→ **Fragmento seleccionado**
|---|
La Paciencia
El domingo pasado escuchamos el relato de la Pasión del Señor.
A los sufrimientos que padece, Jesús responde con una virtud que, aunque no se contemple entre las tradicionales, es muy importante: la paciencia.
Esta se refiere a soportar lo que se padece: no es casualidad que paciencia tenga la misma raíz que pasión.
Y precisamente en la Pasión se manifiesta la paciencia de Cristo, que con docilidad y mansedumbre acepta ser abofeteado y condenado injustamente; ante Pilato no recrimina; soporta los insultos, los salivazos y la flagelación a manos de los soldados; carga con el peso de la cruz; perdona a quienes lo clavan al madero; y en la cruz no responde a las provocaciones, sino que ofrece misericordia.
Esta es la paciencia de Jesús.
Todo esto nos dice que la paciencia de Jesús no consiste en una resistencia estoica al sufrimiento, sino que es fruto de un amor más grande.
El apóstol Pablo, en el llamado "Himno a la caridad" (cf. 1 Co 13,4-7), une estrechamente amor y paciencia.
En efecto, al describir la primera cualidad de la caridad, utiliza una palabra que se traduce por "magnánima" o "paciente".
La caridad es magnánima, es paciente.
|---|
→ **Datos proporcionados**

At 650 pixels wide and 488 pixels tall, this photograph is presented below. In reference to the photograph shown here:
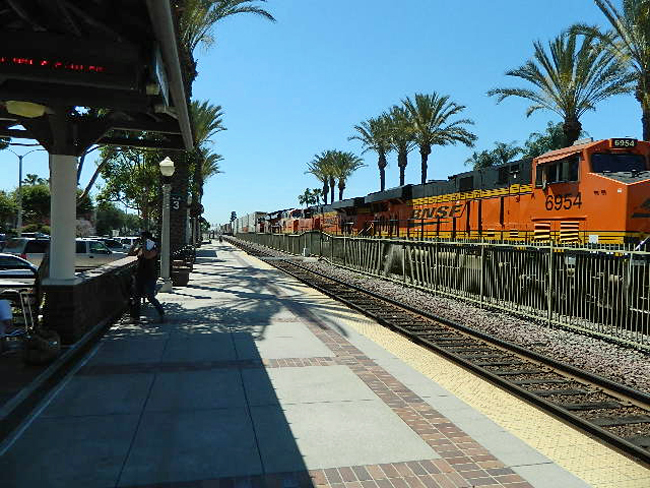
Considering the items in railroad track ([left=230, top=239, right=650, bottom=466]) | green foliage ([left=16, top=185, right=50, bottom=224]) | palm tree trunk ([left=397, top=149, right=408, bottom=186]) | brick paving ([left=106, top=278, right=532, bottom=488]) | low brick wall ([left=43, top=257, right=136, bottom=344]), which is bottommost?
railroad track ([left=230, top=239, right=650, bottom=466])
|---|
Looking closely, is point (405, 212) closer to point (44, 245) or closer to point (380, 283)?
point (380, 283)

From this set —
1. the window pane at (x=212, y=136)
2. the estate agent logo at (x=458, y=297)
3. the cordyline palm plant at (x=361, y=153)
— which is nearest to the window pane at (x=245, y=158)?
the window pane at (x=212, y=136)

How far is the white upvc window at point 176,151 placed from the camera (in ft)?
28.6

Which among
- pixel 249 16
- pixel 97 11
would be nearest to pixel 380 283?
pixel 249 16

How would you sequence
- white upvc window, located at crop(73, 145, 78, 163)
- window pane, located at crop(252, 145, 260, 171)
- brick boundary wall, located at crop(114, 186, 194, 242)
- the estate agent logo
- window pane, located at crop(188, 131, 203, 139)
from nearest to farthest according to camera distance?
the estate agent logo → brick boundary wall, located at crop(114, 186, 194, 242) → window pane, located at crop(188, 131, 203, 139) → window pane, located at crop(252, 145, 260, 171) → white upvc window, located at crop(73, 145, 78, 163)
|---|
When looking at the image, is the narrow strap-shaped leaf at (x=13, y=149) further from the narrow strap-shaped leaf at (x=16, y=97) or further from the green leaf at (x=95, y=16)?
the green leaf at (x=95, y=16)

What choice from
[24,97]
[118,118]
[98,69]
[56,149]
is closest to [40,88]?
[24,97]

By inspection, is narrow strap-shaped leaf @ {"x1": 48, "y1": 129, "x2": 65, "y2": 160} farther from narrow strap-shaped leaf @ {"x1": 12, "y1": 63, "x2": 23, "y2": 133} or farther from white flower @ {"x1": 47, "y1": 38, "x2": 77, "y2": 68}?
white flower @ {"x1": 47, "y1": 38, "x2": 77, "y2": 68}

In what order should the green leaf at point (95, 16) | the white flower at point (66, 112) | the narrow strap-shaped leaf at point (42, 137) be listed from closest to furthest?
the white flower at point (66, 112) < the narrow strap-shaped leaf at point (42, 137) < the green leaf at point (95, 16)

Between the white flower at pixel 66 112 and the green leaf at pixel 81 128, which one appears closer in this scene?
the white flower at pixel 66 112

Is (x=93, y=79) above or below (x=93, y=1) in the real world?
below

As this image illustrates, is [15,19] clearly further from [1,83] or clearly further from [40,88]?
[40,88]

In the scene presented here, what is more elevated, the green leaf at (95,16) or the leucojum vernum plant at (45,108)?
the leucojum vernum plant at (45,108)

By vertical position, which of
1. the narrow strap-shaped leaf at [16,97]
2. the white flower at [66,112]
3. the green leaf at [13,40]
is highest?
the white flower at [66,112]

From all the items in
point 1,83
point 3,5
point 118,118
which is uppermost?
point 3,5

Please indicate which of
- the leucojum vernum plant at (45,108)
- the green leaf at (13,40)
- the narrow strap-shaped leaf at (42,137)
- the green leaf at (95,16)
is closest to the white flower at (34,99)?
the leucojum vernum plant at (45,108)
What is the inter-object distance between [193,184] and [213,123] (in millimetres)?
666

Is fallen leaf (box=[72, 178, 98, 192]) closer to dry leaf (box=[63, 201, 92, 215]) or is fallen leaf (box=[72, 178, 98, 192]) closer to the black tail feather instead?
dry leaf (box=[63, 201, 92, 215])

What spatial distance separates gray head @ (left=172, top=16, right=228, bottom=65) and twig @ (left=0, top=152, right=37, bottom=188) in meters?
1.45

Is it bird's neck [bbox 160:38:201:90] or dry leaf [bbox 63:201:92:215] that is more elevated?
|---|
→ **Tareas**
• a. En el fragmento sobre la paciencia, ¿con qué palabra comparte raíz "paciencia"?
• b. Prosigue el fragmento sobre la paciencia de Jesús a partir de su última oración.
Los registros son un material independiente del fragmento.

→ **Respuestas**
• a. Con "pasión".

• b.
Ella expresa un concepto sorprendente, que reaparece a menudo en la Biblia: Dios, ante nuestra infidelidad, se muestra "lento a la cólera" (cfr. Ex 34,6; cfr. Nm 14,18): en lugar de desatar su cólera ante el mal y el pecado del hombre, se revela más grande, dispuesto cada vez a recomenzar con infinita paciencia.
Este es para Pablo el primer rasgo del amor de Dios, que ante el pecado propone el perdón.
Pero no sólo eso: es el primer rasgo de todo gran amor, que sabe responder al mal con el bien, que no se encierra en la rabia y el desaliento, sino que persevera y se relanza.
La paciencia que recomienza.
Así que, en la raíz de la paciencia está el amor, como dice San Agustín: «El justo es tanto más fuerte para tolerar cualquier aspereza cuanto mayor es, en él, el amor de Dios» (De patientia, XVII).